Note: This document adapts examples from the legacy R-INLA documentation, authored by the R-INLA team.

1 Introduction

We consider the salamander mating experiments reported and analysed by (Section 14.5, McCullagh and Nelder 1989). Data consist of three separate experiments. The first one, conducted in the summer of 1986, used two groups of 20 salamanders. Each group comprised five male Rough Butt, five male Whiteside, five female Rough Butt and five female Whiteside salamanders. Within each group, each animal was paired to three animals of the opposite sex from the same and from the other population. Therefore, 60 male-female pairs were formed per group leading to 120 observations in one experiment for the two groups. Two further experiments with equal design were conducted in the fall of 1987. The animals used for the first and the second experiment were identical. A new set of salamanders was utilised for the third experiment.

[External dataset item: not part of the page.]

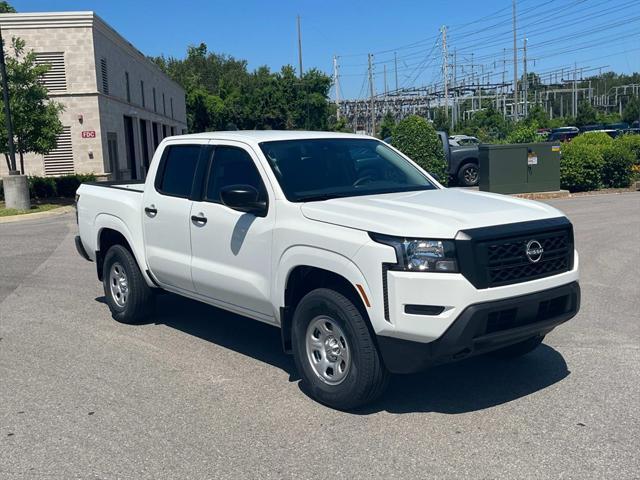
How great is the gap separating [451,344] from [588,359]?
6.96ft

The main scientific question addressed in the study was whether the mating of both geographically isolated species of salamanders was as successful as the one between the animals from the same population. Moreover, there was some interest if a seasonal effect could be identified. To this end, the following dummy variables were coded:

  • fW Whiteside female “yes”: 1, “no”: 0
  • mW Whiteside male “yes”: 1, “no”: 0
  • WW interaction effect of wsf and wsm
  • fall experiment conducted in fall “yes”: 1, “no”: 0

2 Model

Let \(Y_{ijk}\) denote the binary outcome (0 = failure, 1 = success) of the mating for female \(i=1, \ldots, 20\) and male \(j=1,\ldots, 20\) in experiment \(k=1, \ldots, 3\). Thus \(Y_{ijk} \mid \pi_{ijk} \sim \operatorname{Bern}(\pi_{ijk})\), with \[ \operatorname{logit}({\pi_{ijk}}) = \mathbf{x}_{ijk}^\top \boldsymbol{\beta} + b_{ik}^F + b_{jk}^M \] where \(x_{ijk}\) is a vector comprising an intercept, \({\tt wsf}_{ik}\), \({\tt wsm}_{jk}\), \({\tt ww}_{ijk}\) and \({\tt fall}_{ijk}\) variables, \(\boldsymbol{\beta}\) is the corresponding vector of the fixed effects parameters, and \(b_{ik}^F\) and \(b_{jk}^M\) are female and male random effects respectively.

2.1 Prior distributions

We assume that \(b_{i3}^F \sim \operatorname{N}(0, \kappa^F)\), \(b_{i3}^M \sim \operatorname{N}(0, \kappa^M)\) and \[ \begin{align*} {b_{i1}^F}\choose{b_{i2}^F} &\sim \operatorname{N}_2(\mathbf{0}, \mathbf{W}^{-1}_F)& {b_{i1}^M}\choose{b_{i2}^M} &\sim \operatorname{N}_2(\mathbf{0}, \mathbf{W}^{-1}_M) \end{align*} \] where the covariance matrices \(\mathbf{W}^{-1}_F\) and \(\mathbf{W}^{-1}_M\) are parameterised in terms of precisions and correlations leading to a total of eight hyperparameters in the model.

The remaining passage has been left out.